EU Commission by Leandro Neumann Ciuffo (CC-BY-2.0)

By Leandro Neumann Ciuffo (CC-BY-2.0)

Theresa May is off on another jolly jaunt to Brussels to see her buddy Jean-Claude Juncker – and no guesses as to what they'll be discussing though.


And, surprise surprise, it looks like Theresa May is intent on pointlessly racking up some more travel expenses as she plans to go over the Brussels this Thursday to talk about opening up the Withdrawal Agreement to fiddle with the Irish border backstop, again!

She is almost certainly on first name terms with just about every single member of staff in the EU by now.

She says she's determined to get the changes she wants and Brussels wants her to spell out exactly what she wants before they, in all probability, just say no.

Especially if her new proposals are based on this Malthouse Compromise fudge that is only designed to do one thing and that is mend the Tory Party. This Malthouse Compromise stretches out the uncertainty over a three year period, with no guarantees of a deal and will probably leave the UK mulling over a WTO based relationship at the end of it anyway. But which would have cost us £39 billion and three wasted years to basically get back to where we are today.

And you can see how desperate the PM is to get her deal through parliament when she reportedly starts offering cash subsidies to MPs for the benefit of their constituents as long as they vote for her Brussels authored Withdrawal Agreement.

But it's OK 'cause the Lib Dems are on the case here as one of the party's peers, Lord Thomas of Gresford QC, had a letter published in the Times where he said this practice was in breach of section one of the Bribery Act 2010 and any MP who accepts such an arrangement is in breach of section two of the act.

As a result, the Justice Secretary David Gauke will be meeting his Lib Dem opposite number Ed Davey to discuss this.

The Lib Dems are of course angling for a second EU referendum and their Home Affairs spokesperson, Ed Davey, said:

"Brexit should not be stitched up with backroom deals but sorted out with a people’s vote, with an option to remain in the EU."

The obvious answer to that, of course, is that firstly I agree that Brexit should not be stitched up with backroom deals – that's how we were led by the nose into the EU in the first place, and secondly that the people's vote was conducted on June the 23rd 2016 and leave won, it's already happened so no need to worry yourselves there!

But it is great to see a Remain based party able to stick an extra large industrial sized spanner firmly into Theresa May's behind-the-scenes manoeuvring to push her proposals for a Brexit In Name Only (BRINO).

One question here that does instantly spring to mind though, is does the Bribery Act also apply to the confidence and supply arrangement between the government and the DUP that had a £1 billion taxpayer price tag on it?

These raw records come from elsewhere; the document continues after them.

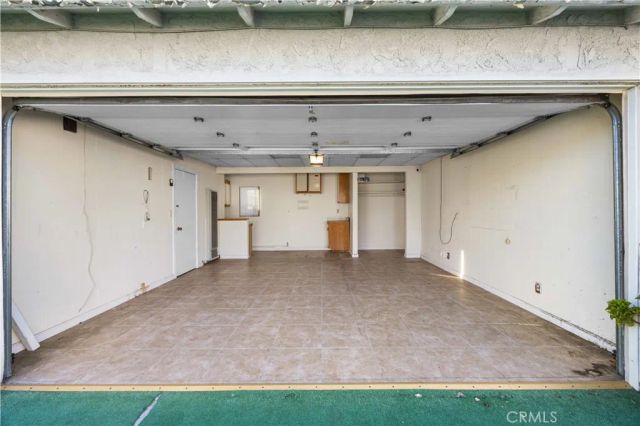 1207 Graynold, Glendale, CA 91202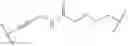 Fig. 599 - NUCLEOTIDE CLEAVABLE LINKERS AND USES THEREOF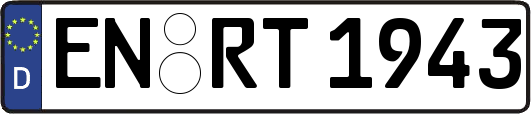EN-RT1943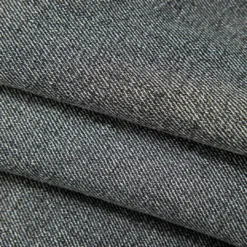 Asymmetric Button Up Flap Pocket Crop Denim Vest -Women's Clothing Store f6118f08 fbbf 436c af6f 32b35b8a4078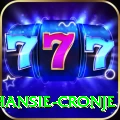 hansie cronje Master Pro v1.1.1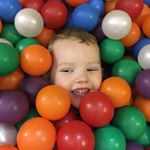 Andrew Hogarth - Instagram Profile Picture of Andrew Hogarth (@trunkmonkey1976) on Instagram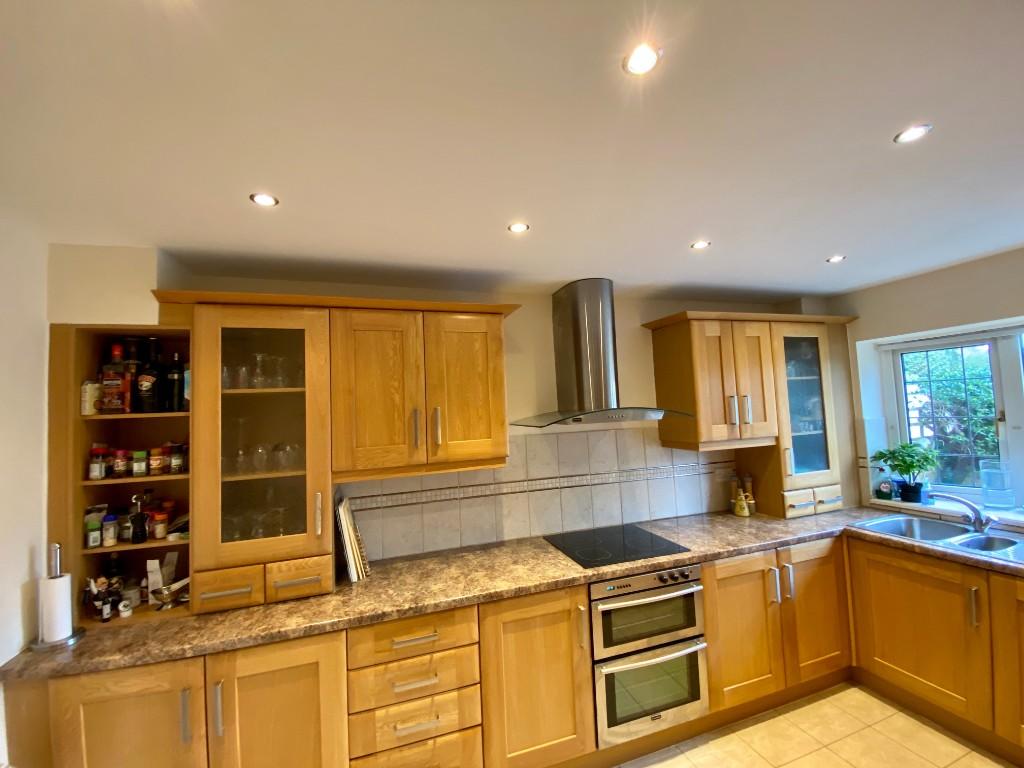 3 bed Town House for rent in Epping. From Macks Properties Ltd - Bromley
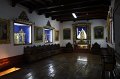 IMG_1930
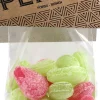 Peren 200 g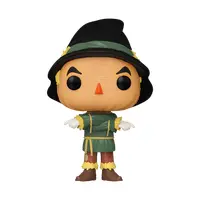 POP! Scarecrow - The Wizard of Oz #1516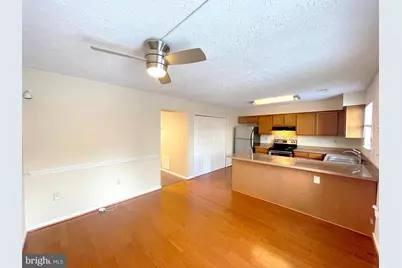 6030 Red Wolf Place, Waldorf, MD 20603 - Photo 8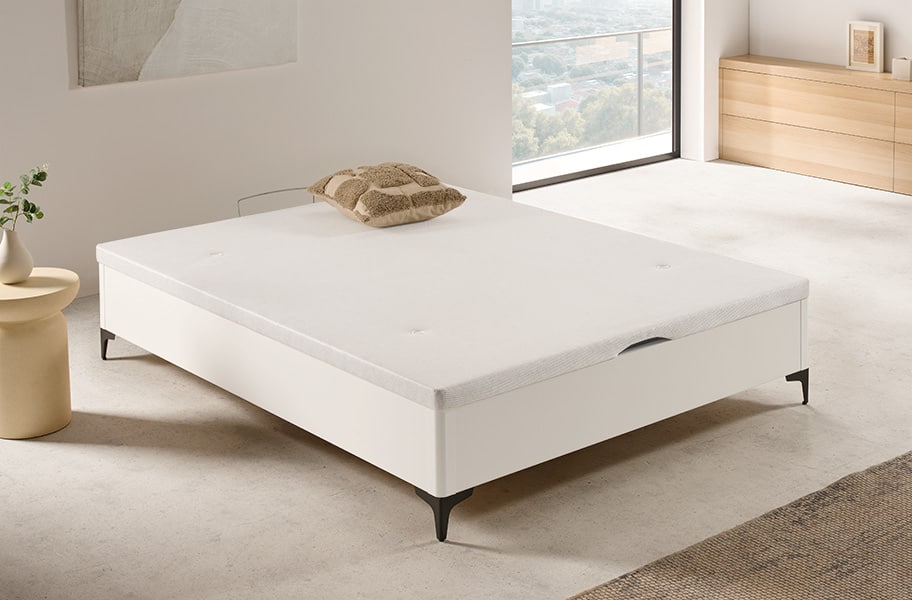 product-image-2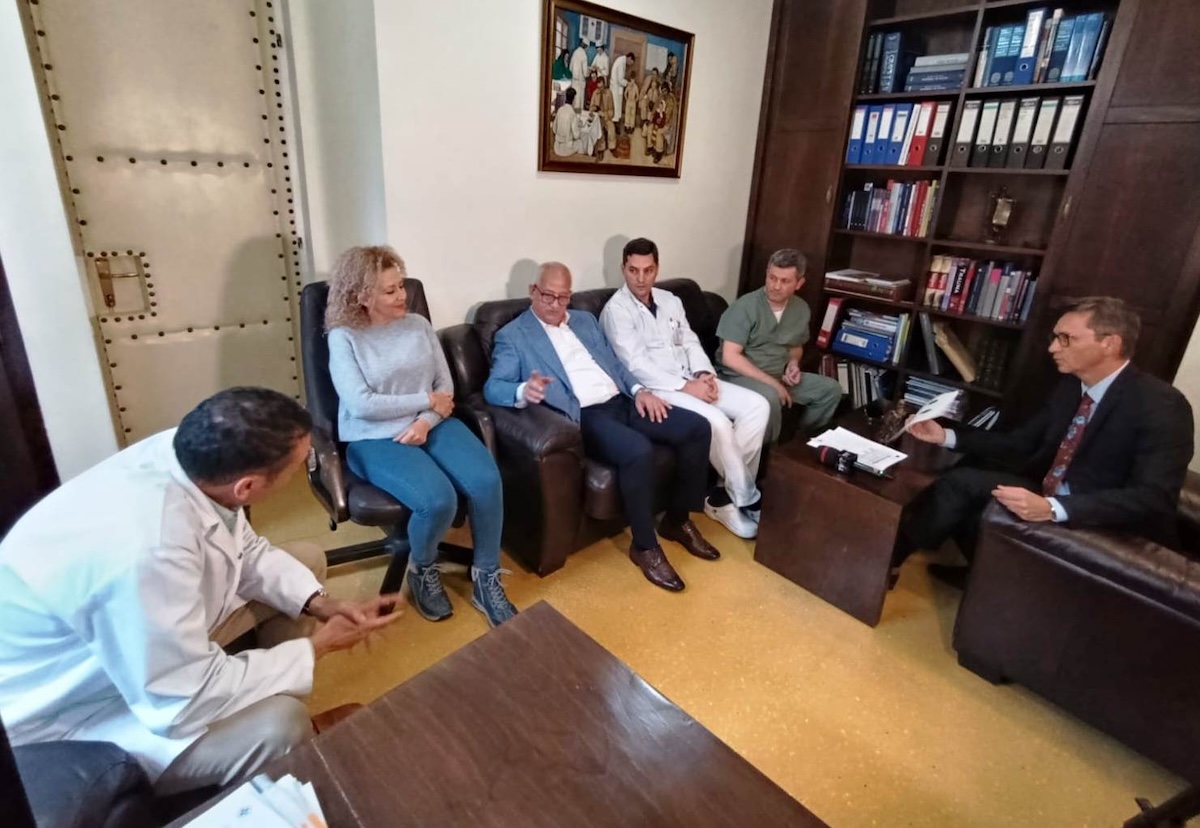 Bănățeanca Sorina Vlad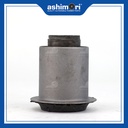 Cao su Càng A trước (nhỏ) SBHHD-20016/OEM No.51392-S5A-004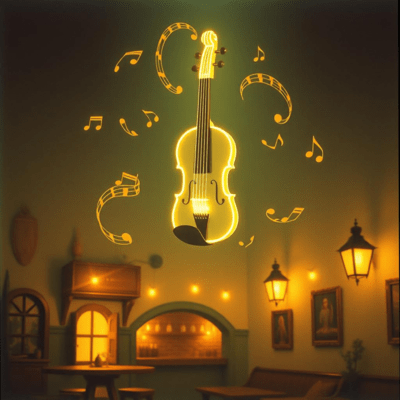 センクリのジャケット写真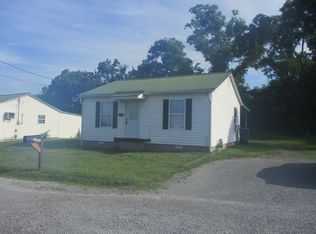 227 Stallings Ct, Lebanon, TN 37087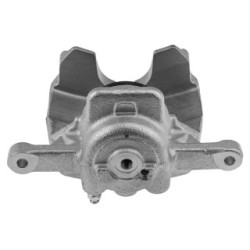 Front Right Brake Caliper for FORD OE 1751875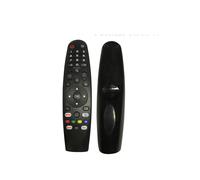 Mando a distancia universal compatible con televisores LG Smart TV An-mr650 An-mr650a An-mr18ba An-mr19ba An-mr20ga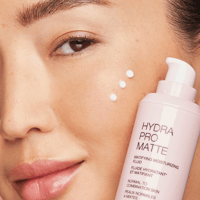 كيكو كريم هيدرا برو جلو المرطب - 50 مل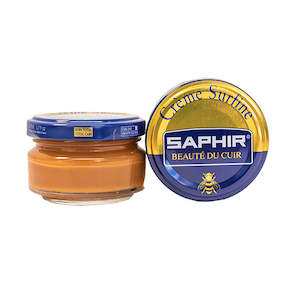 Saphir Creme Surfine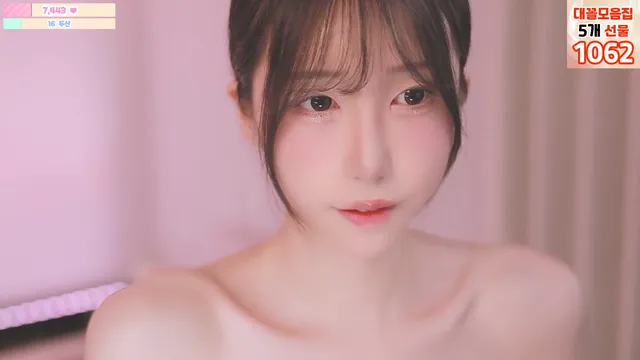 图片[20] - [Korean BJ] qwe1240 2025-05-29 - KBJFan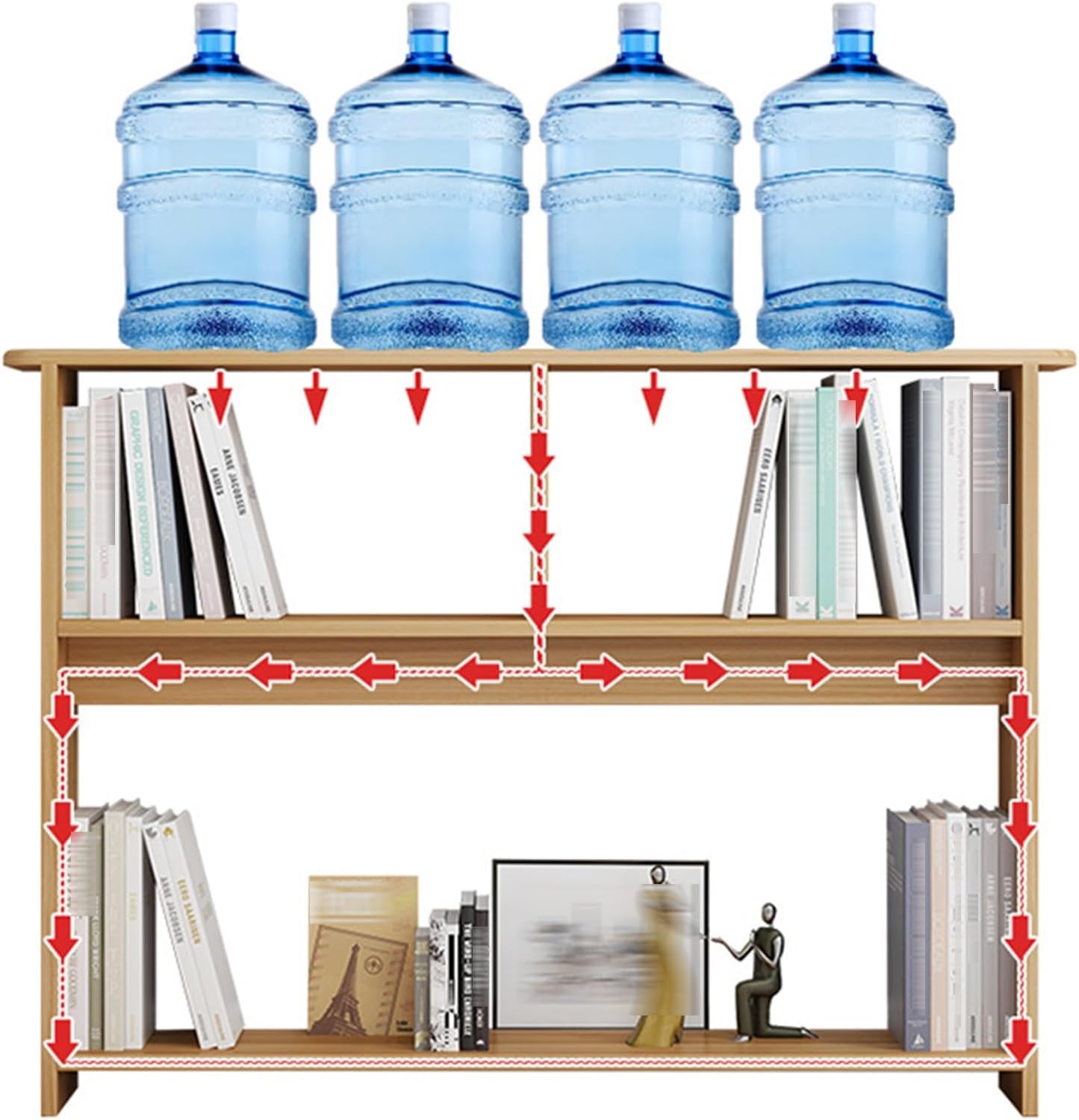 ☆超希少・極美品☆アベノン MC28mmF3.5 2000年記念モデル#1338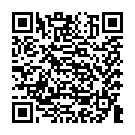 C&oacute;digo QR con el enlace al titular 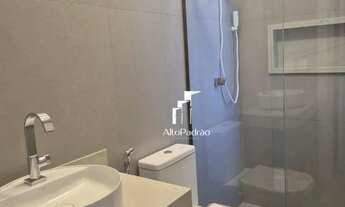 Imagem 4: Casa com 4 dormitórios à venda, 262 m² por R$ 1.970.000,00 - Verde Lar - Teresina/PI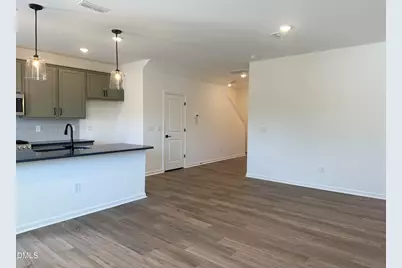 1526 Mirth Court, Rolesville, NC 27571 - Photo 9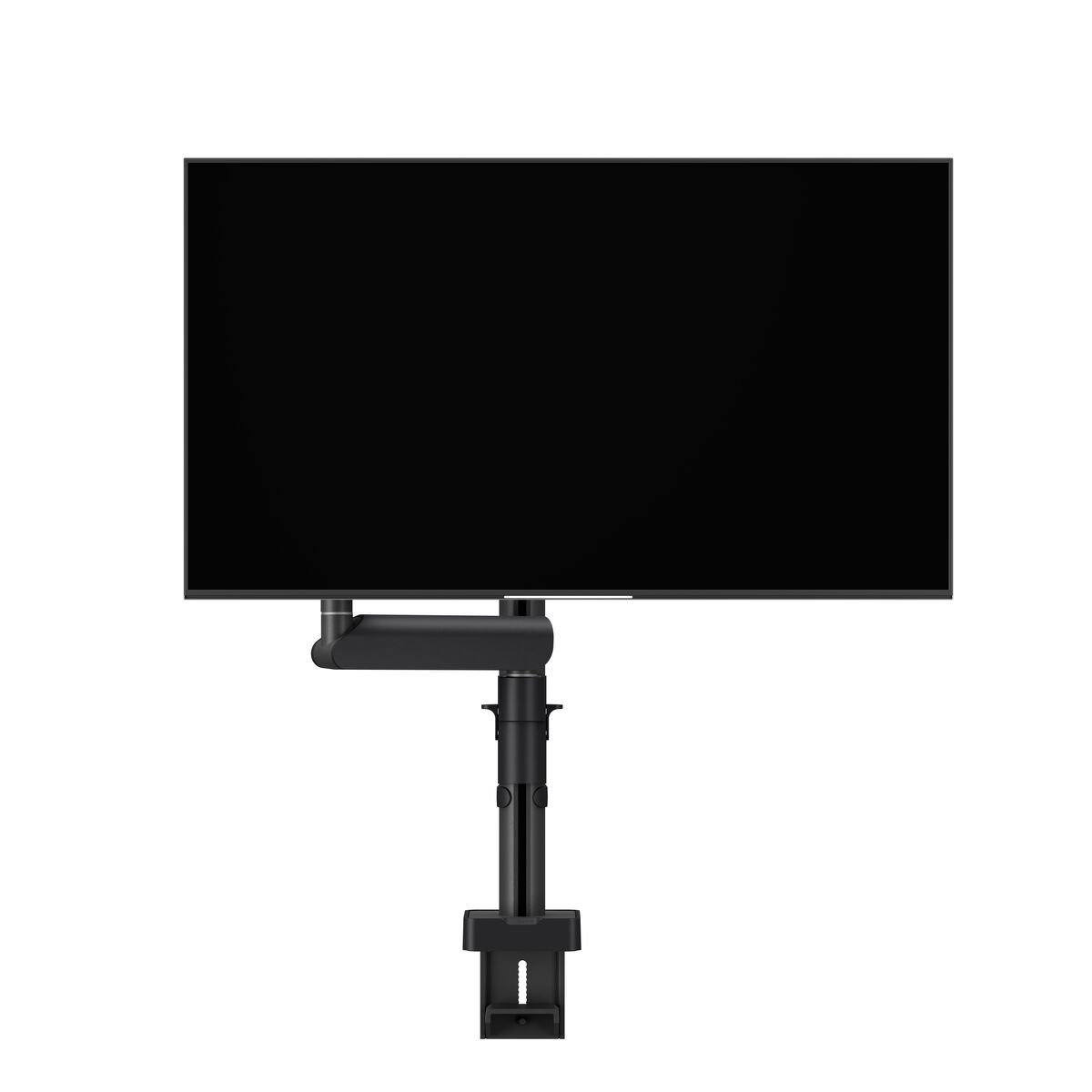 VOGELS SOPORTE (MOMO4137B) MONITOR ARM MOTION PLUS BLACK - Imagen 4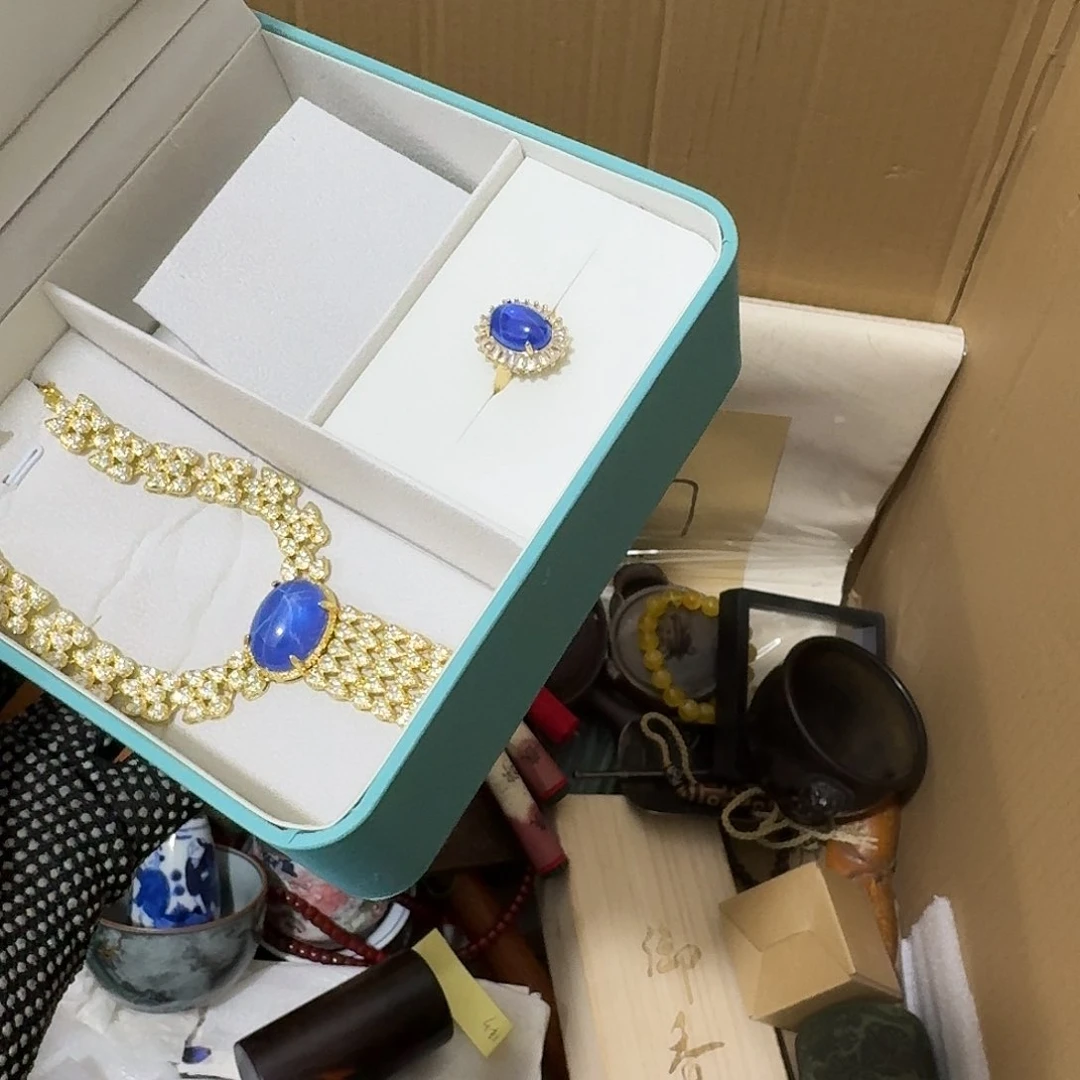 茶宠瓷器茶具系列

Just askin'.

Moving on, the Independent reports that Liam Fox is toying with the idea of the UK unilaterally slashing all import tariffs to zero after a no deal Brexit.

This has sent some into meltdown as they fear that foreign competition will undercut them and trash UK businesses.

But a spokesman for Liam Fox said that no decisions had been made, that the government was considering all options for the case of a no-deal Brexit and that any removal of tariffs would be a temporary measure and the situation would be carefully monitored.

I've got to say that looking at tariffs and reducing down to zero those we need not apply, seems sensible to me and this may be one way of assessing that.

It would also immediately prevent the chances of higher prices for consumers right after Brexit and many importers might actually see it as a temporary chance to raise their own prices while they have a short tariff free window. After all, the UK consumer is used to paying those prices for their goods already.

And I wonder how many foreign businesses would go to the trouble of organising special exports or extra exports into the UK, if it is known to be only a temporary measure? After all, a long term settled trading relationship would be far better for both them and us surely.

And in case you haven't heard, the UK will not be putting the block on trade entering the country. A pragmatic approach will be taken with the Transport Secretary, Chris Grayling, saying:

"For goods coming into the country, there will be no issues… we’re not going to start creating complex checks for goods as they come in the country."

But the Remainers will of course keep up their lying narrative of no food and no medicine regardless of the truth, won't they!?